• **SET PROBLEM A**
Please express the records as a JSON list of strings, starting with the line that contains "At what distance" and going on through the end of the records, with one string per line and blank lines left out. Leave the pictures out of the list.

• **SOURCE DOCUMENT**
★ ★ ★
I thought this was a great read. Firstly, I find the author's writing style inviting and enjoyable. His use of language is precise without being pedantic and his "peripheral narrator", who is never given a name, feels wisely honest. Throughout the novel are interwoven themes of fraud, forgery, embellishment, little white lies, Whopping falsehoods and the many meanings associated with survival. Characters are never fully revealed which is truly how lives are experience...we never know everything about anybody yet we search for the keys to unlock their secrets never fully realizing that is is simply impossible. We all exist in relationship and perception of our interactions with others thus keeping full reveal like an asymptote never reaching bright. A provocative book about interior and exterior lives wrapped in the historical context of the contemporary world and the ongoing role of the Holacaust in understanding the many forms of survival.
I thought this was a very fine novel --- and I'm no Amherst insider. What literate person reads novels for their gossip value? There's already enough of that crapola on the Net.
The Vices did what I expect literature to do: it took me inside the lives of people very different from myself, and it made me think about the deep issues. What is the meaning of self? How does one invent an identity, and what are the costs of doing so? These are very American --- and very Jewish--- themes. Themes played out in the lives of my own relatives, with varying answers and degrees of success. Themes I have struggled with myself.
Besides, Douglas is a witty and smart writer. Most academic novels are content to mock academic life. This one is far more thoughtful and serious at its core. It stayed with me, long after I turned the last page.
This book started out strong with the promise of a murder mystery and to solve the suicide/murder of his friend. The book is well written but for me didn't so much meet the pleasure of murder mysteries. Half way in I knew more about the subjects but no real conjecture about a "murder mystery". To be honest, I got bored and speed read through the last chapters just to finish (I can't not finish a book - although I gave it some thought with this one). I like my mysteries to focus on the crime, not the narrator and family history only. I'm not sure I'll read anything else by him. I had high hopes for this one, but it was not so much my cup of tea.
I recieved this book awhile ago from a goodreads giveaway and have been waiting to read it until i found a time where i didnt have to dedicate all of my day to studying. This novel deserves full attention; it follows the life of Oliver Vice through his unnamed friends perspective after he musteriously commits suicide. I loved every bit of it, found it to be one of those books that i just couldnt put down. The wordy text combined with the brilliant idea behind it all prevented me from sleeping most nights.
★ ★ ★
• **DATA TO PROCESS**
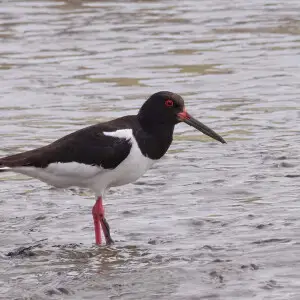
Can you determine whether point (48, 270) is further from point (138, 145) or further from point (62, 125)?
point (62, 125)

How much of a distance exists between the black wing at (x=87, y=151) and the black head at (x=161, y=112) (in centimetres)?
17

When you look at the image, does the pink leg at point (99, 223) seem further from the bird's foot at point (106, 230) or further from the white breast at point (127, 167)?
the white breast at point (127, 167)

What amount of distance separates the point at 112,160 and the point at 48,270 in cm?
135

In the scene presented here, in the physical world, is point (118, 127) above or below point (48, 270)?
above

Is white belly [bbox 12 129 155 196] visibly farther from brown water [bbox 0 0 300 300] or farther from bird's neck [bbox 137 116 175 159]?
brown water [bbox 0 0 300 300]

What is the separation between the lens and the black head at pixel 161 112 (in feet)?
34.5

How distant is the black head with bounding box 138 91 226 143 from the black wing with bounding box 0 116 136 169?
6.6 inches

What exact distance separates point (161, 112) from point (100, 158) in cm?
78

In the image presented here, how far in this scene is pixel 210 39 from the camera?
2144 centimetres

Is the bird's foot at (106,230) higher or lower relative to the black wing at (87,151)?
lower

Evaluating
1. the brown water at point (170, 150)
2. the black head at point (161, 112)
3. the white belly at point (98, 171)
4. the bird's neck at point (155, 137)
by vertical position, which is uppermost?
the black head at point (161, 112)

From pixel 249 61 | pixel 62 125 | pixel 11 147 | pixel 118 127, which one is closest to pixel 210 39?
pixel 249 61

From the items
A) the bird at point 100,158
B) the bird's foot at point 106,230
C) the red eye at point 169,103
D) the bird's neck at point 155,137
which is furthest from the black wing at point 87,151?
the bird's foot at point 106,230

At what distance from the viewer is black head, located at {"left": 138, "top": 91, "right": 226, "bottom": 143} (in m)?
10.5
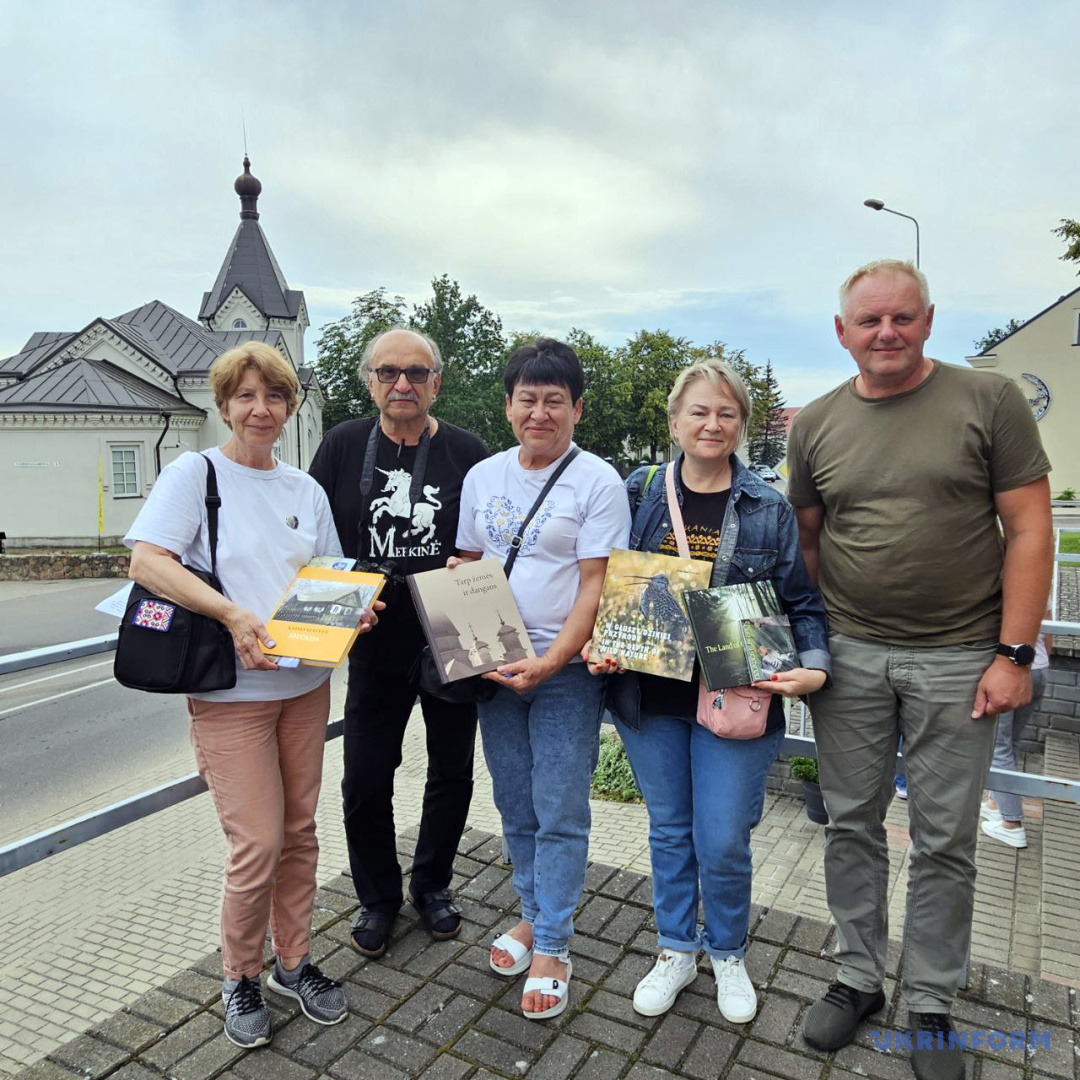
★ ★ ★
• **SET PROBLEM B**
According to the reviews, through whose perspective does the novel follow Oliver Vice's life?

• **COMPLETE ANSWER A**
[
  "At what distance from the viewer is black head, located at {\"left\": 138, \"top\": 91, \"right\": 226, \"bottom\": 143} (in m)?",
  "10.5"
]

• **COMPLETE ANSWER B**
Through the perspective of his unnamed friend.